**Prompt 1**
Copy a passage of the MERS camel report word for word, starting at the words "The finding provides" and ending after "2003 SARS outbreak.".
**Prompt 2**
Pick up the MERS camel report where it stops and keep writing it.

Via The Province, a report by Helen Branswell of The Canadian Press: Camels test positive for MERS; from Qatari farm where 2 men fell ill. Excerpt:
Health officials in Qatar have announced they have found MERS or a MERS-like virus in three camels.
The camels were from a single farm where two men also contracted the virus.
The finding provides further evidence that camels can at the very least be infected with MERS or a very similar virus.
But it does not prove camels are driving the outbreak of the new coronavirus, which is a cousin of the virus that caused the 2003 SARS outbreak.
Recently officials from Saudi Arabia also reported a similar finding from a single camel in that country.
The World Health Organization has confirmed 160 infections with the new virus, all in or linked to six countries in the Middle East.

**Listed records**
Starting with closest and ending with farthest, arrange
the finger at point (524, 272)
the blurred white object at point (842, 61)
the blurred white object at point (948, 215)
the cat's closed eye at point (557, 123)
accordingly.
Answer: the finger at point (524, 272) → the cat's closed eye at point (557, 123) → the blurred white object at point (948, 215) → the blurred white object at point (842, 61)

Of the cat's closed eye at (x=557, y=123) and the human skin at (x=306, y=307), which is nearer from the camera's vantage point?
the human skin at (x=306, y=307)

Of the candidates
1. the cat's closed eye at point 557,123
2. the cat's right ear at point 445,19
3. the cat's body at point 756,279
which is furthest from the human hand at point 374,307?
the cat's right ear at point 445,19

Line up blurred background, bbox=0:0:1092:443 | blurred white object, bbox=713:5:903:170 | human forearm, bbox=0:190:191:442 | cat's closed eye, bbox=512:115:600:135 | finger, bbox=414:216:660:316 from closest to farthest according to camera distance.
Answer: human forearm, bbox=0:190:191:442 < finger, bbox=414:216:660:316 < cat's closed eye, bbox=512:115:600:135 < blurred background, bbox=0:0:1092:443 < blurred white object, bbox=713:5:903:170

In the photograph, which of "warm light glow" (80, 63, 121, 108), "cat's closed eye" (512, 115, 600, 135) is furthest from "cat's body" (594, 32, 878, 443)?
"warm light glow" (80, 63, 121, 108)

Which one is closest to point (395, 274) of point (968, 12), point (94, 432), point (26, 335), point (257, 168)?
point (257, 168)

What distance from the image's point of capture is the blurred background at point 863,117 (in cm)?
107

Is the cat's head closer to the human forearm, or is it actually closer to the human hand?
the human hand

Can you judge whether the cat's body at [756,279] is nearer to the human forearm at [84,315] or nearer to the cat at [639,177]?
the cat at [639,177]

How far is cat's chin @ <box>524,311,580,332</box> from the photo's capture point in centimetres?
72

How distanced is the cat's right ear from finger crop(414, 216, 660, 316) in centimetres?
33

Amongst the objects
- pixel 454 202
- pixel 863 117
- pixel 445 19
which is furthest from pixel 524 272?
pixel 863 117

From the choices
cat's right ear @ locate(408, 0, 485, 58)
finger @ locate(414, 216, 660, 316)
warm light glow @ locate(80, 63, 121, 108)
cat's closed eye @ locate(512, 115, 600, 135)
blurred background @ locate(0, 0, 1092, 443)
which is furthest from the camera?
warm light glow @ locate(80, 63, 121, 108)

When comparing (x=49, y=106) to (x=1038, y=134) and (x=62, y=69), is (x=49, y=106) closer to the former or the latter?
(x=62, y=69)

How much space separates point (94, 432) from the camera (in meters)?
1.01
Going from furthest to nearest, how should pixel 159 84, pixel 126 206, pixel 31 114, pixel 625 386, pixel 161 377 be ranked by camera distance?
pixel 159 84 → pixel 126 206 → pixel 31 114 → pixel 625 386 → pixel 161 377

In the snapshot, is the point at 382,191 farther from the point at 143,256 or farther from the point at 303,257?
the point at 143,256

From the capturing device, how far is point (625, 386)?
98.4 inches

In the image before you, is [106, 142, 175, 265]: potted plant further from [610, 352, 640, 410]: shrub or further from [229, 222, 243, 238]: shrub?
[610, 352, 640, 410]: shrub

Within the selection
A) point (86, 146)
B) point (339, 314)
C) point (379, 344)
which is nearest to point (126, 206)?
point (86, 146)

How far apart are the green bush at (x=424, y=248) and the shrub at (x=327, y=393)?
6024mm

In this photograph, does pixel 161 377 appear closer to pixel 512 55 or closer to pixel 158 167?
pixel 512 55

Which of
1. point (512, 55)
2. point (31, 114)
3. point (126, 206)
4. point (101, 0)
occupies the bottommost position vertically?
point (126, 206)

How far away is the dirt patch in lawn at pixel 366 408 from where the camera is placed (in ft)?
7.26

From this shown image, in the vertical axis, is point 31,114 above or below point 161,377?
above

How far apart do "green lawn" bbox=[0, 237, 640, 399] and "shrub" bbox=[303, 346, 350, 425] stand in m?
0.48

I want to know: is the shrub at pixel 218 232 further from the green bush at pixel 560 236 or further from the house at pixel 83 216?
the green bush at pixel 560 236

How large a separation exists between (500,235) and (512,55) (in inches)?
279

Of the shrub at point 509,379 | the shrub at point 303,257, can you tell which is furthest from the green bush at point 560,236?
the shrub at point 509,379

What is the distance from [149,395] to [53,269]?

--

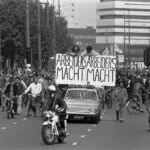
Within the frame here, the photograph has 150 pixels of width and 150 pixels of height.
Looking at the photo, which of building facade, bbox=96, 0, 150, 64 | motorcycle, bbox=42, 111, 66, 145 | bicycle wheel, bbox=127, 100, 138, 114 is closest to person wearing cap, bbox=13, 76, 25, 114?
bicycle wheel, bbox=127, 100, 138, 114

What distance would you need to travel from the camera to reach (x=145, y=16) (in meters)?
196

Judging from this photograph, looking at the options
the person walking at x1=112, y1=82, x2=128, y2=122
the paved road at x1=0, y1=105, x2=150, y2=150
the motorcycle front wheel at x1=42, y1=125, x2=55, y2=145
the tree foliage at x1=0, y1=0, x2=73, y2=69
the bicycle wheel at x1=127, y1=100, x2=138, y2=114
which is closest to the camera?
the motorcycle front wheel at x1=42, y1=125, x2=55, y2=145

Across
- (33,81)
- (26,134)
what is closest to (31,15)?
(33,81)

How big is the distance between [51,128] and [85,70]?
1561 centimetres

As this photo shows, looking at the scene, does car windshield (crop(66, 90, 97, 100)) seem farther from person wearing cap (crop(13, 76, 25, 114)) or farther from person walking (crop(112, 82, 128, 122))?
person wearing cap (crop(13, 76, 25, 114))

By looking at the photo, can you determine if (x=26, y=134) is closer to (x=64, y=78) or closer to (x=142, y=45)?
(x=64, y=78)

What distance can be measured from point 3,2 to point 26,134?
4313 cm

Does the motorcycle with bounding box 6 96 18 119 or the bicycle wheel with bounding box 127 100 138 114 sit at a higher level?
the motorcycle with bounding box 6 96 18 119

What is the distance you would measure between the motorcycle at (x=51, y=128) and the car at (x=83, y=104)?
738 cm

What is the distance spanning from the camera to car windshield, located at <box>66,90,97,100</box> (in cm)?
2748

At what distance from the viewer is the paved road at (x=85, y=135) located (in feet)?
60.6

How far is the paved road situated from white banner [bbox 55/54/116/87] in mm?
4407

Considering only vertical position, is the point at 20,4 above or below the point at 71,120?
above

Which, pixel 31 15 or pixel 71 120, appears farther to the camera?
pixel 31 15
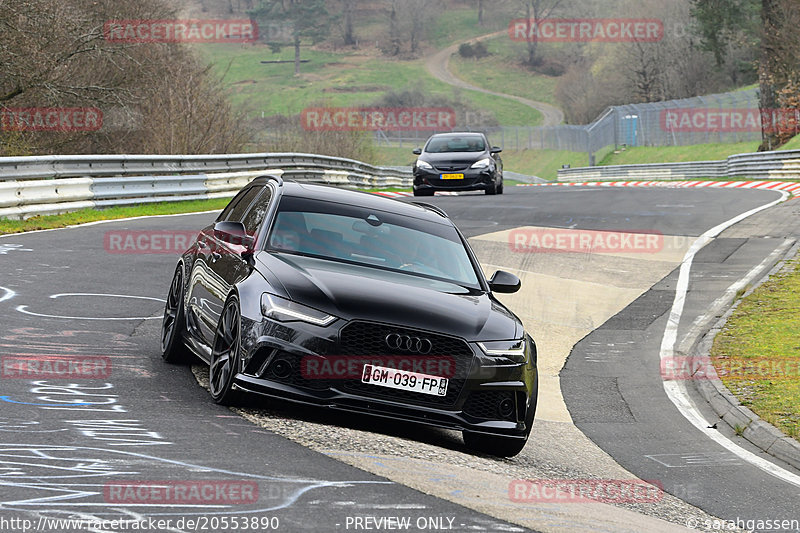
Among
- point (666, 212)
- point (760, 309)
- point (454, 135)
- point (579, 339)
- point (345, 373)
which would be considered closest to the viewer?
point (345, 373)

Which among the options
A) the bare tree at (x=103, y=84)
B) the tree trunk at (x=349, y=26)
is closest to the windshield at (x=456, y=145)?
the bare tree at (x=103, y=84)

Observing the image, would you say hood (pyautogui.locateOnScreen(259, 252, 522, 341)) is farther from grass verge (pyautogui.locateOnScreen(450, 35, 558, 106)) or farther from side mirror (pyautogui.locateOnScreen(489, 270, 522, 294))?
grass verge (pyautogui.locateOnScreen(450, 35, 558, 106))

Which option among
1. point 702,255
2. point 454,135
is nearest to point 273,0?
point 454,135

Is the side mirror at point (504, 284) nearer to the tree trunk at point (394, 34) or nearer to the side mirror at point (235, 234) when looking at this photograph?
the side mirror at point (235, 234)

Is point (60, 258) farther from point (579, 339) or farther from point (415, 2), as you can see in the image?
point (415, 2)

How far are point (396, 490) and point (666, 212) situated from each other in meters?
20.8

**Task result 1**
The finding provides further evidence that camels can at the very least be infected with MERS or a very similar virus.
But it does not prove camels are driving the outbreak of the new coronavirus, which is a cousin of the virus that caused the 2003 SARS outbreak.

**Task result 2**
"This is our first clue which further fills out the whole story," says Bart Haagmans, a Dutch virologist who is involved in the effort to test the camel specimens.
"But there's more work to do, especially on routes of transmission."
Haagmans, who is with Erasmus Medical Centre in Rotterdam, says the team believes the findings are solid. They used three different tests, and found multiple fragments of viral RNA.
As well, the camels have developed antibodies to MERS, or a MERS-like virus, he says. Sequencing of that material is ongoing.